Page ->
Section 3.12    Taxes .  (a) The Company and each Company Subsidiary has timely filed with the appropriate Governmental Entity all income Tax Returns and other material Tax Returns required to be filed by them, and all such Tax Returns are complete and correct in all material respects. All Taxes due and payable by the Company and each Company Subsidiary have been paid, and the Company and each Company Subsidiary have provided adequate reserves in accordance with GAAP in their financial statements for any Taxes that have not been paid. The Company has delivered or made available and will continue to make available to the Purchaser complete and accurate copies of all material Tax Returns relating to any Tax periods of the Company or any Company Subsidiary for which the statute of limitations has not expired.

 

(b)    There are currently no deficiencies for Taxes that have been claimed, proposed or assessed by any Governmental Entity against the Company or any Company Subsidiary for which adequate reserves have not been provided in the Company Financial Statements. There are no pending, or, to the Company’s knowledge, any threatened audits or other administrative proceedings or court proceedings with regard to any Taxes or Tax Returns of the Company or any Company Subsidiary. There are no matters under discussion with any Governmental Entity with respect to Taxes.

 

(c)    The Company and each Company Subsidiary has withheld and paid all Taxes required to have been withheld and paid in connection with amounts paid or owing to any employee, independent contractor, creditor, stockholder, or other third party.

Material supplied ->
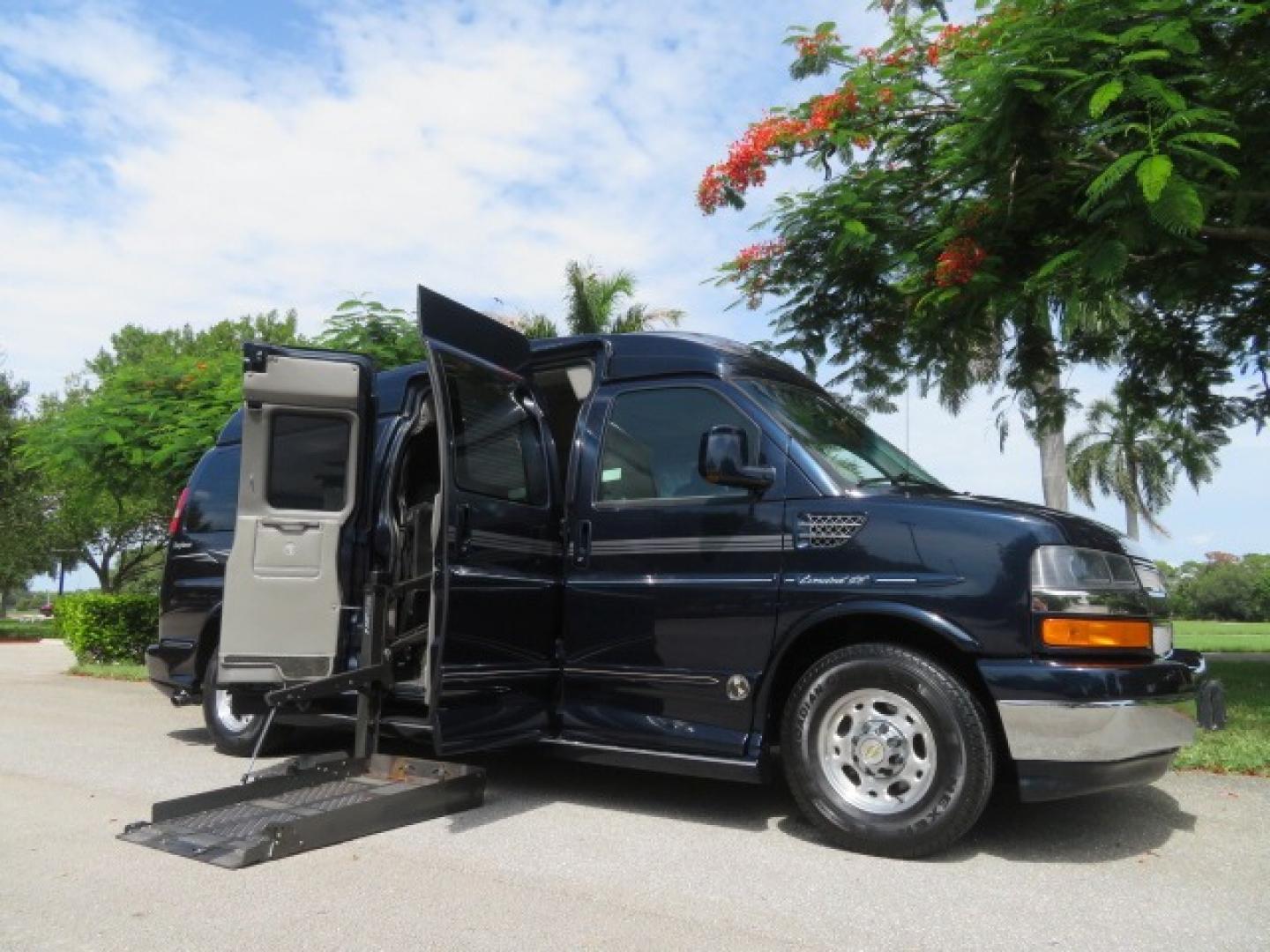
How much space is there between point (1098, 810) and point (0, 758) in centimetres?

* * *

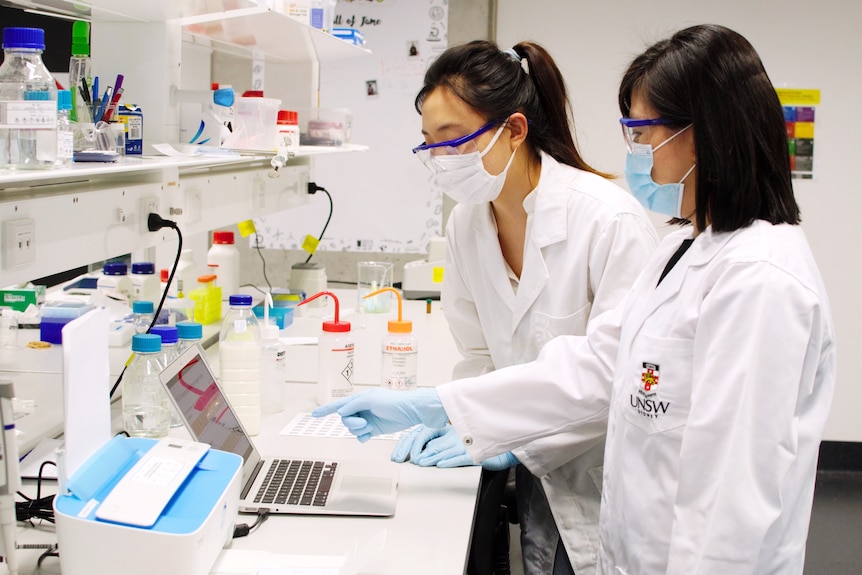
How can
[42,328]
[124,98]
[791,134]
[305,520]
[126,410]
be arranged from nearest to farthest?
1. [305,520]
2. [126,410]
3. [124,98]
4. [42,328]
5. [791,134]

Given request A -> From the tax section above, return the passage starting with "(c)    The Company" and going on through "other third party.".
Given request B -> Using the tax section above, state whether each statement agrees with it, answering yes or no and quoting the words that decide it. (i) The Purchaser is given copies of material Tax Returns for Tax periods whose statute of limitations has not expired. (ii) Some matters concerning Taxes are under discussion with a Governmental Entity. (iii) The Company and each Company Subsidiary have withheld and paid the required Taxes on amounts paid to independent contractors.
Given request C -> Summarize the tax section above in three sentences.

Response A ->
(c)    The Company and each Company Subsidiary has withheld and paid all Taxes required to have been withheld and paid in connection with amounts paid or owing to any employee, independent contractor, creditor, stockholder, or other third party.

Response B ->
(i) Yes: "The Company has delivered or made available and will continue to make available to the Purchaser complete and accurate copies of all material Tax Returns relating to any Tax periods of the Company or any Company Subsidiary for which the statute of limitations has not expired."
(ii) No: "There are no matters under discussion with any Governmental Entity with respect to Taxes."
(iii) Yes: "The Company and each Company Subsidiary has withheld and paid all Taxes required to have been withheld and paid in connection with amounts paid or owing to any employee, independent contractor, creditor, stockholder, or other third party."

Response C -> The Company and each Company Subsidiary have timely filed complete and correct Tax Returns and paid all Taxes due, with adequate GAAP reserves for any unpaid Taxes, and the Company has made copies of material Tax Returns for open periods available to the Purchaser. No Tax deficiencies without adequate reserves have been claimed against them, no audits or proceedings are pending or, to the Company's knowledge, threatened, and no Tax matters are under discussion with any Governmental Entity. They have also withheld and paid all required Taxes on amounts paid or owed to employees, independent contractors, creditors, stockholders, and other third parties.